N.B. There are 156 genes in the Wright gene list.

Lymph2Cx genes

Input file: /projects/bgrande/experiments/2016-08-10_dlbcl_coo_classification/reference/lymph2cx_genes.txt

How it was generated: This files contains the Ensembl gene IDs and symbols for the 20 genes included in the Lymph2Cx NanoString assay.

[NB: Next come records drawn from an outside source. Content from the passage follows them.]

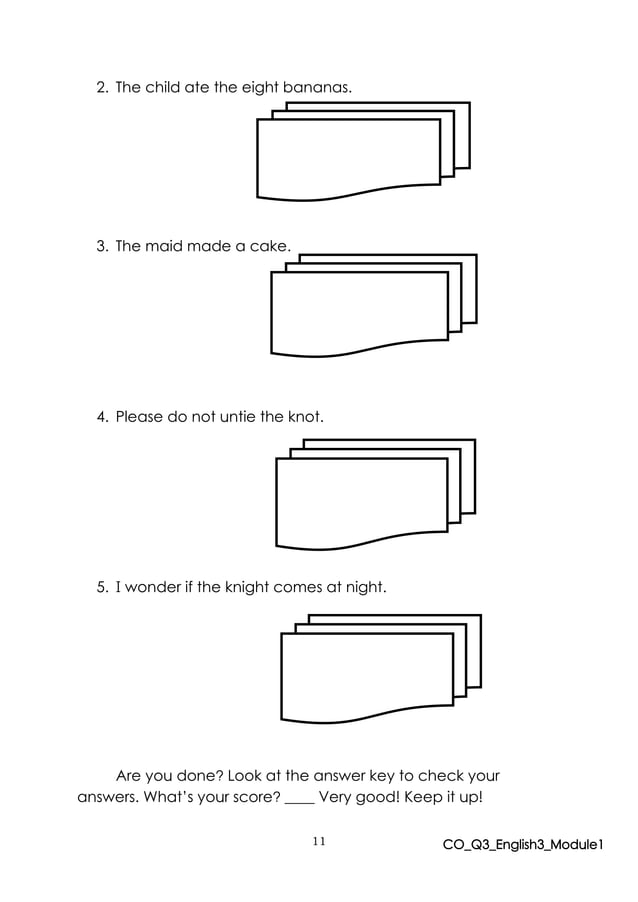 2. The child ate the eight bananas.

3. The maid made a cake.

4. Please do not untie the knot.

5. I wonder if the knight comes at night.

Are you done? Look at the answer key to check your answers. What's your score? ____ Very good! Keep it up!

11

CO_Q3_English3_Module1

It was manually generated by obtaining the list of gene symbols from Scott et al. (2014) and obtaining the Ensembl gene IDs from the GRCh37 Ensembl BioMart (release 75).

gene_ids$lymph2cx <- 
  readr::read_tsv(lymph2cx_gene_ids_path) %$%
  intersect(ens_id, gene_ids$rnaseq)

testthat::expect_false(any(is.na(gene_ids$lymph2cx)))

N.B. There are 20 genes in the Lymph2Cx gene list.

NF-κB genes

Input file: /projects/bgrande/experiments/2016-08-10_dlbcl_coo_classification/reference/nfkb_genes.txt

How it was generated: Ask Ryan.

gene_ids$nfkb <- 
  readr::read_lines(nfkb_gene_ids_path) %>%
  intersect(gene_ids$rnaseq)

testthat::expect_false(any(is.na(gene_ids$nfkb)))

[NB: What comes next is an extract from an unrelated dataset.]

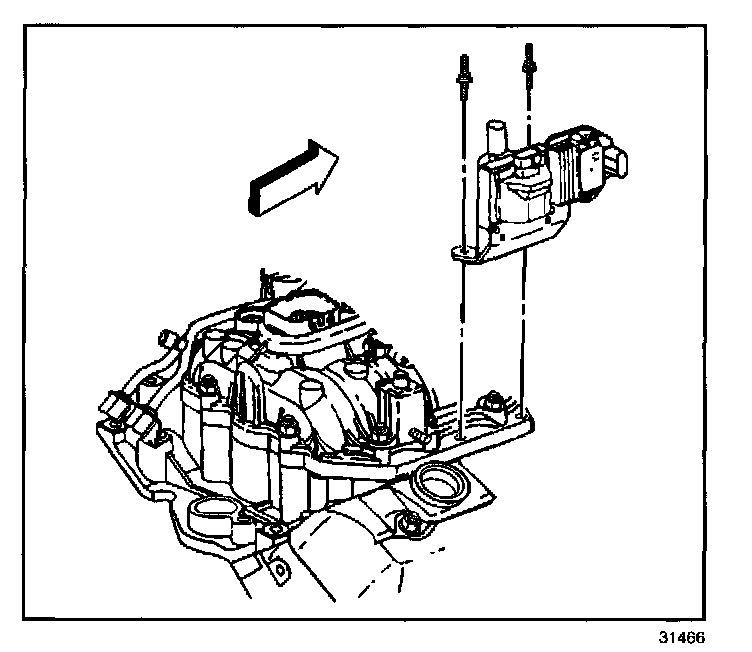 31466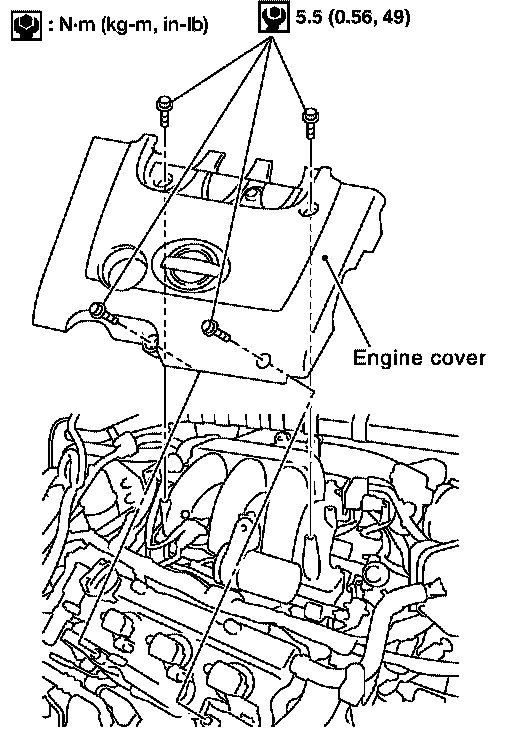 : N·m (kg-m, in-lb)

5.5 (0.56, 49)

Engine cover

N.B. There are 115 genes in the NF-κB gene list.

Gene Symbols

To annotate the gene IDs in the RNA-seq dataset, I’m using the BioMart API to obtain HGNC gene symbols from Ensembl 75 (Feb. 2014), which is the last version updated for GRCh37. If no gene symbol was found, I fall back on the gene ID.

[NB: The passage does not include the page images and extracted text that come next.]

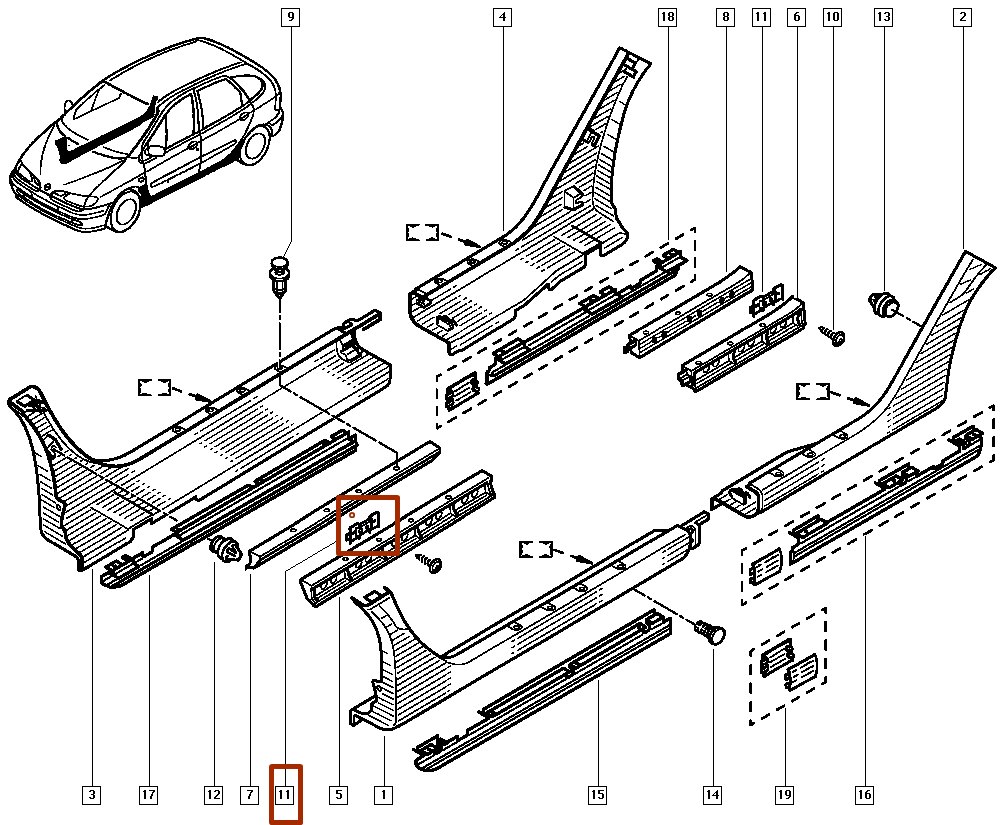 9
4
18
8
11
6
10
13
2
3
17
12
7
11
5
1
15
14
19
16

ensembl_75 <- biomaRt::useMart(biomart = "ENSEMBL_MART_ENSEMBL", 
                               host = "feb2014.archive.ensembl.org", 
                               dataset = "hsapiens_gene_ensembl")

attrs <- c("ensembl_gene_id", "external_gene_id")

genes_df <- 
  biomaRt::getBM(mart = ensembl_75, attributes = attrs) %>%
  dplyr::rename(gene_id = ensembl_gene_id, gene = external_gene_id) %>%
  dplyr::slice(match(gene_ids$rnaseq, gene_id)) %$% {
    dups <- unique(gene[duplicated(gene)])
    dplyr::mutate(., gene = ifelse(gene %in% dups, paste(gene, gene_id, sep = "_"), gene))
  } %>%
  dplyr::mutate(wright = gene_id %in% gene_ids$wright,
                lymph2cx = gene_id %in% gene_ids$lymph2cx)

genes <- genes_df$gene

testthat::expect_false(any(is.na(genes)))
testthat::expect_false(any(duplicated(genes)))
testthat::expect_length(setdiff(gene_ids$rnaseq, genes_df$gene_id), 0)
# testthat::expect_length(setdiff(gene_ids$wright, genes_df$gene_id), 0)
testthat::expect_length(setdiff(gene_ids$lymph2cx, genes_df$gene_id), 0)

There are currently 0 Wright genes that are not represented in the RNA-seq dataset. I believe this is because the Wright genes were taken from a later version of Ensembl. I’ll either determine their older equivalent IDs or I’ll update the RNA-seq data to use more recent gene models.